RECORDS FOR THIS EXERCISE »
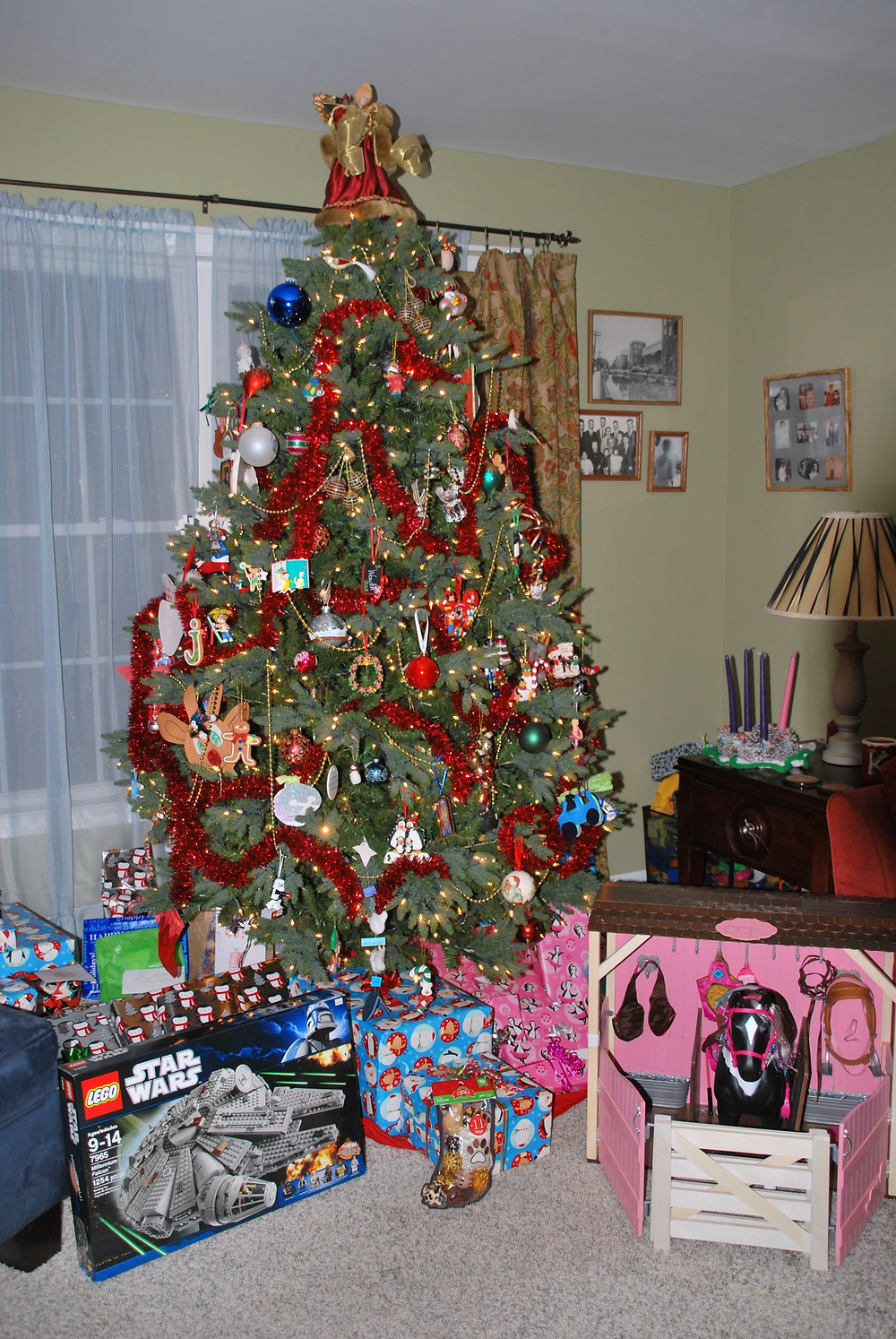 Christmas tree with unwrapped legos and American Girl stable and horse
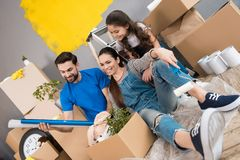 Happy father and wife and daughter sort things out from cardboard boxes in house they moved. royalty free stock images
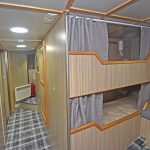 Two of the five beds arranged to port in the full-width accommodation cabin.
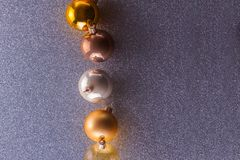 Silver and golden christmas bubbles. Set of silver and golden christmas bubbles with copy space on gray background stock photography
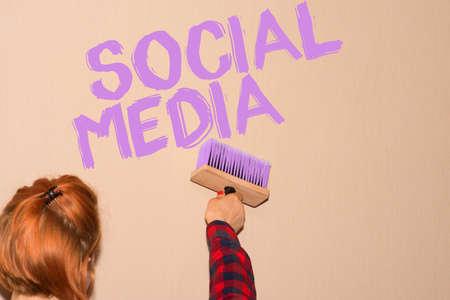 A woman paints on the wall slogan social media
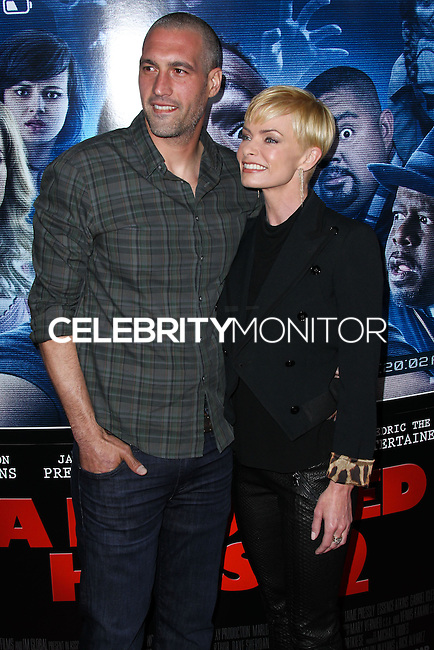 """LOS ANGELES, CA, USA - APRIL 16: Hamzi Hijazi, Jaime Pressly at the Los Angeles Premiere Of Open Road Films' """"A Haunted House 2"""" held at Regal Cinemas L.A. Live on April 16, 2014 in Los Angeles, California, United States. (Photo by Xavier Collin/Celebrity Monitor)"""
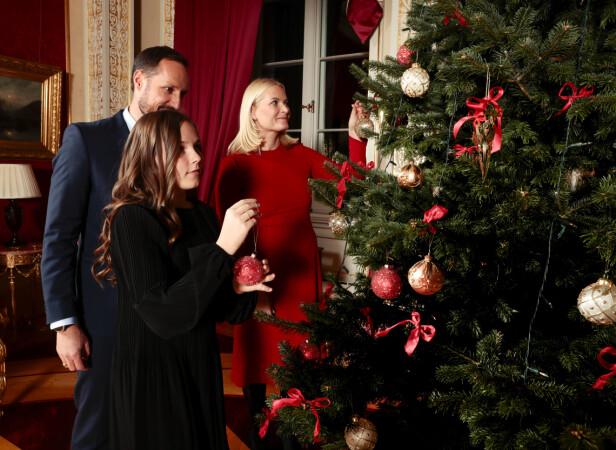 PYNTER JULETRE: Kronprinsesse Mette-Marit, kronprins Haakon og prinsesse Ingrid Alexandra pynter juletreet på Slottet. Foto: Lise Åserud / NTB scanpix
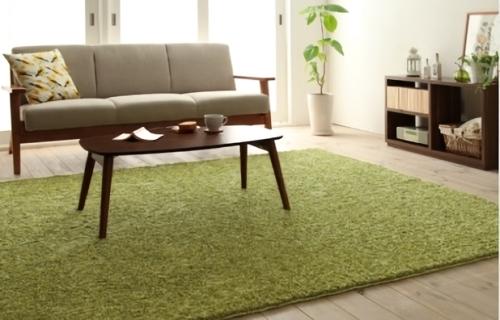 ベージュのソファとグリーンのラグ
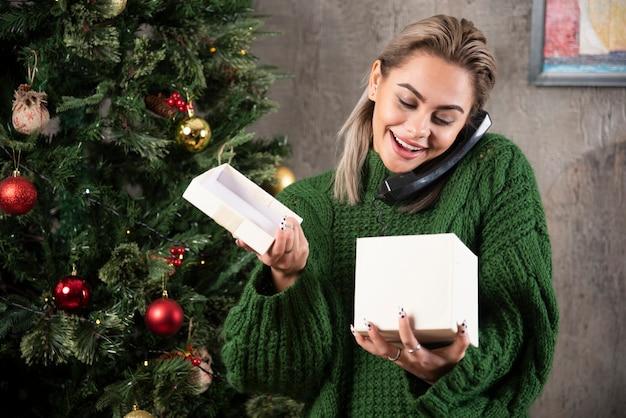 Foto der jungen frau, die am telefon spricht und glücklichen ausdruck hat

EXERCISE » Retype the records verbatim, excluding each image they hold.

ANSWER FOR THE TASK »
 Christmas tree with unwrapped legos and American Girl stable and horse
 Happy father and wife and daughter sort things out from cardboard boxes in house they moved. royalty free stock images
 Two of the five beds arranged to port in the full-width accommodation cabin.
 Silver and golden christmas bubbles. Set of silver and golden christmas bubbles with copy space on gray background stock photography
 A woman paints on the wall slogan social media
 """LOS ANGELES, CA, USA - APRIL 16: Hamzi Hijazi, Jaime Pressly at the Los Angeles Premiere Of Open Road Films' """"A Haunted House 2"""" held at Regal Cinemas L.A. Live on April 16, 2014 in Los Angeles, California, United States. (Photo by Xavier Collin/Celebrity Monitor)"""
 PYNTER JULETRE: Kronprinsesse Mette-Marit, kronprins Haakon og prinsesse Ingrid Alexandra pynter juletreet på Slottet. Foto: Lise Åserud / NTB scanpix
 ベージュのソファとグリーンのラグ
 Foto der jungen frau, die am telefon spricht und glücklichen ausdruck hat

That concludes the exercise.